Calling free on the memory holding the reference wont trigger the breakpoint by default, but this is easily solved with the custom plugin:

memset(ptr, 0, mem_alloc_info.size);

Finding when it could be freed

The last thing that could affect when or where that I need to free the allocated memory is if it gets already freed under certain conditions.
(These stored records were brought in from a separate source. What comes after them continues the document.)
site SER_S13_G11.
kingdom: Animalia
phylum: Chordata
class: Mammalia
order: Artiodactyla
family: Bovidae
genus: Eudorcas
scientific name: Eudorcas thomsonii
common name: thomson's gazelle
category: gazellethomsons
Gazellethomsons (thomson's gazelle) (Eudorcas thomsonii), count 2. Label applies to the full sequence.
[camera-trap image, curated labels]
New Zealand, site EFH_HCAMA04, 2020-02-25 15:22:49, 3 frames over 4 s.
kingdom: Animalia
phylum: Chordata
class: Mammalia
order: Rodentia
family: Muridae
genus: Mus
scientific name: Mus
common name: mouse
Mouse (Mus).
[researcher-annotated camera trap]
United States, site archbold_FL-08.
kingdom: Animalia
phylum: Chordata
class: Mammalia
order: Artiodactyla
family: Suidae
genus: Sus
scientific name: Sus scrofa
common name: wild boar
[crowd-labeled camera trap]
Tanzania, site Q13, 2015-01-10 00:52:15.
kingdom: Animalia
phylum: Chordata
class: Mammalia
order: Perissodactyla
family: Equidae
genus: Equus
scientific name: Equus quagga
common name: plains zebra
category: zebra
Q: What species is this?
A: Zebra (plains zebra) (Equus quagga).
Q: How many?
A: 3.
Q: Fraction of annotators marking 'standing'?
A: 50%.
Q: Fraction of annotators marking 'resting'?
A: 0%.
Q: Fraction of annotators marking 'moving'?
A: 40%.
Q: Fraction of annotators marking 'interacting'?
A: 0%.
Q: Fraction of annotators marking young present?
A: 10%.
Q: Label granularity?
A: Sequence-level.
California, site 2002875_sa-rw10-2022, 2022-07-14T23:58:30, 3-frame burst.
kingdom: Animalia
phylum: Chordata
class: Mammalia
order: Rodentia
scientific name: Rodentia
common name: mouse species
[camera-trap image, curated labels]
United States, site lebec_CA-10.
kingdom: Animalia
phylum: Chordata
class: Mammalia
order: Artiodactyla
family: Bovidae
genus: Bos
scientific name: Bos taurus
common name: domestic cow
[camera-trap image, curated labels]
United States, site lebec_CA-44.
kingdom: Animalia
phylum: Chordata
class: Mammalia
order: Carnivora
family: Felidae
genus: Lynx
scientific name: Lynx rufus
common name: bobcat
To find those cases, I could use a write watch point on the allocated memory (when it will be freed, the plugin will reset the memory) but the simplest is to add a command to the plugin to make it record when a specific allocation gets freed:

inline void unregister_allocation(void* ptr)
{
	auto allocptr_iter = alloc_info_by_allocptr.find(ptr);
	if (allocptr_iter != alloc_info_by_allocptr.end())
	{
		MEM_ALLOC_INFO& mem_alloc_info = allocptr_iter->second;
		//check if the allocation is being watched
		for (int i=0; i
[...]
	if (strncmp(src, "watch", 5)==0)
	{
		long ptr;
		if (sscanf(src, "watch 0x%lx", &ptr)==1)
		{
			watch_ptr = (void*)ptr;
			watch_result.clear();
			printf("watching *0x%lx\n", ptr);
		}
	}
	else if (strcmp(src, "clear_watch")==0)
	{
		watch_ptr = NULL;
		watch_result.clear();
		printf("watch cleared!\n");
	}
	else if (strcmp(src, "print_watch")==0)
	{
		for (auto iter=watch_result.begin(); iter!=watch_result.end(); iter++)
		{
			iter->print(stdout);
			fprintf(stdout, "\n\n");
		}
	}

The result is:

hook
free/malloc hook enabled
watch 0x08272075
watching *0x8272075
print_watch
./nwserver() [0x830cdd6]
./nwserver() [0x82720a3]
./nwserver() [0x80ae4b4]
./nwserver() [0x80a0c0c]
./nwserver() [0x804bbe7]

So now, knowing that the memory allocated by the call the address 0x08272070 can possibly be freed by the call at the address 0x0827209e and the reference is reset every time that that a new instance is allocated, the fix is:

void* last_server_allocation = NULL;
void* alloc_server_hook(long size)
{
	if (last_server_allocation) free(last_server_allocation);
	last_server_allocation = malloc(size);
	return last_server_allocation;
}
void free_server_hook(void* ptr)
{
	free(ptr);
	if (last_server_allocation == ptr)
	{
		last_server_allocation = NULL;
	}
}
[...]
hook_call(0x08272070, (long)alloc_server_hook);
hook_call(0x0827209e, (long)free_server_hook);

Conclusion

One thing that I learned with this experience is that finding and fixing a memory leak is not a matter of trial and error. Even if you don't understand the code behind, with simple tools and it is even possible to write your own, you can collect all information needed to make a software completely leak free.

In my case, the next step is to run the live server with my plugin to detect from where the remaining few megabytes of memory that leak daily come from. It is in fact possible to load this lightweight plugin on a production environment without affecting considerably the user experience.